Яков поднялся и посмотрел в окно. В избе ему было трудно.

– Я на крыльцо пойду, – сказал он.

– А иди, сынок, иди, Яша, – вздохнув, ответила мать.

Он вышел в темные холодные сени, нащупал дверь и отложил засов. Крыльцо было высокое. Яков сел на верхнюю ступень. Ветер чуть ходил за избой в еловых вершинах, открытый на поле двор был бел, пуст и сливался с полевым снегом. Поле шло до городищенского леса. Он поднимался в неясном небе тяжелой гривой. Было страшно думать, что в лесу скопилась толпа.

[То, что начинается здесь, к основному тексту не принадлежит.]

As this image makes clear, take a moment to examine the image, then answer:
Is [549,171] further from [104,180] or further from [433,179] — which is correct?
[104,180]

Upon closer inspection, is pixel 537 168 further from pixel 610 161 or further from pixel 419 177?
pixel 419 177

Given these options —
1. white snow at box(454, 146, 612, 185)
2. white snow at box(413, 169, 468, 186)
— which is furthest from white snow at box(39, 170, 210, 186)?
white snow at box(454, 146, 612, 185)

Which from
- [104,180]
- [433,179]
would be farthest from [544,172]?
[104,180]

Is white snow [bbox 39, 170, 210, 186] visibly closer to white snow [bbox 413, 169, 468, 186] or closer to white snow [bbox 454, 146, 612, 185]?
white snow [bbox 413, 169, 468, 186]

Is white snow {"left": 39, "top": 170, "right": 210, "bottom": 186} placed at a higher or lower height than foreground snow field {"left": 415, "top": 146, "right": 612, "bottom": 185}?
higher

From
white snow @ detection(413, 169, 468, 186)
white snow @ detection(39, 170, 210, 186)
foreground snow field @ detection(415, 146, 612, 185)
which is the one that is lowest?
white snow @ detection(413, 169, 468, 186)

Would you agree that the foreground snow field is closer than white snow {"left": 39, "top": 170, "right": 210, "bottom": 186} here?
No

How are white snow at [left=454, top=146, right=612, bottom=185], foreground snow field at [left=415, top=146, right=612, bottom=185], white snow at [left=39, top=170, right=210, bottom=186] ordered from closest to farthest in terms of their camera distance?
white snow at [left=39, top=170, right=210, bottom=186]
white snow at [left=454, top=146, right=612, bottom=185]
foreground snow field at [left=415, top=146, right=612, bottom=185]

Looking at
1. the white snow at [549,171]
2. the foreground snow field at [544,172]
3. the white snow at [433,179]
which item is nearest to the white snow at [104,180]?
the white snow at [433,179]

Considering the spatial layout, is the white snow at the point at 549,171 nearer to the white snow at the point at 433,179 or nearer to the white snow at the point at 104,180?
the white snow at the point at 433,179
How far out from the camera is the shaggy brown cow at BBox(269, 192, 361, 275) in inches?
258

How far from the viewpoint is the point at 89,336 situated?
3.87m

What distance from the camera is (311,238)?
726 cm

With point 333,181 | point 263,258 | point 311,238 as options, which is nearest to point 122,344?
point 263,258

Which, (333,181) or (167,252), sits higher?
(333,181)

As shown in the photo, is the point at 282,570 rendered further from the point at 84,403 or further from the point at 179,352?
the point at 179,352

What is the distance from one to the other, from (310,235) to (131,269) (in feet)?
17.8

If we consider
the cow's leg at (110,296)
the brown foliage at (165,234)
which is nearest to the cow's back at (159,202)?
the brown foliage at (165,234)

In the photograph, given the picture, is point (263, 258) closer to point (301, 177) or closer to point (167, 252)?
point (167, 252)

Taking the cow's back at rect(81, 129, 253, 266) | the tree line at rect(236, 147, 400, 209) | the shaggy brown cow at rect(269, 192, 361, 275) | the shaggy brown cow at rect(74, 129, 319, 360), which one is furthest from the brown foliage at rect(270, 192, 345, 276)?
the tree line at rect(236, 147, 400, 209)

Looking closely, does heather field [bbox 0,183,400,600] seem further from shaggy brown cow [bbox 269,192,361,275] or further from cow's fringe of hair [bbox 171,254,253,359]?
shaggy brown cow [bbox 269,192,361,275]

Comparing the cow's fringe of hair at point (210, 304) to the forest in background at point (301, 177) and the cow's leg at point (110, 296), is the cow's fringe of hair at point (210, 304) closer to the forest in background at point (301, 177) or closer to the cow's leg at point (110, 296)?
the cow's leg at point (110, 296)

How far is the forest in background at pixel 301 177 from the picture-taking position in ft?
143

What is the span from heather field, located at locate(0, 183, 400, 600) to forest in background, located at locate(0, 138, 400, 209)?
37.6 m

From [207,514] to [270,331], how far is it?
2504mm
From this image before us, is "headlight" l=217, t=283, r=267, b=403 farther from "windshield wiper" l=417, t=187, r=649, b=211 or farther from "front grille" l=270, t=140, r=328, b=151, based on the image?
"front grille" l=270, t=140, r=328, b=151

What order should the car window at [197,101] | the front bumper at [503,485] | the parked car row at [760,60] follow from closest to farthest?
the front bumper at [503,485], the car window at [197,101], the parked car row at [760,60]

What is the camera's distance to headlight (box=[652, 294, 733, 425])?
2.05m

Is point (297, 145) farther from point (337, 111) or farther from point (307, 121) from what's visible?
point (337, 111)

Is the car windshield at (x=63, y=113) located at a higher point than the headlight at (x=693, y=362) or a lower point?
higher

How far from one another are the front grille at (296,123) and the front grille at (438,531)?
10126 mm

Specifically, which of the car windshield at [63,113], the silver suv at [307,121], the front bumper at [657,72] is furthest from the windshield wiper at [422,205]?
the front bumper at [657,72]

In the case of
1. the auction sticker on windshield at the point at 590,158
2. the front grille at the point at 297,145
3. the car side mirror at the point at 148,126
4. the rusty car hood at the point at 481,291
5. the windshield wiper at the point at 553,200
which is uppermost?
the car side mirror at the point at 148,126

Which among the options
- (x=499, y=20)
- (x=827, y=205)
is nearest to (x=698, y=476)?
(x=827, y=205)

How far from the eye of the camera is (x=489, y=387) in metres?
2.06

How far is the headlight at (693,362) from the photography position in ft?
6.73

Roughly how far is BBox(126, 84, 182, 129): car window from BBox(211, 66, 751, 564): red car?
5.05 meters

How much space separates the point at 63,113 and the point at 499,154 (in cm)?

На крыльцо вышла Дарья. В это время Якову что-то послышалось. Шум шел от Городища. Он то затихал, то становился явственным. Зашумит, зашумит, затихнет и опять пойдет, как ветер в лесу. «Господи, спаси и помилуй», – подумал он. Ударил глухой выстрел.

– Слышь, уже выстрел дали, – сказала Дарья, и он не узнал ее голоса.

Снова донесло глухие удары. По лесу прокатился смутный гул, к отголоскам примешался ропот голосов, словно лесом по тяжелым снегам гнали зверя.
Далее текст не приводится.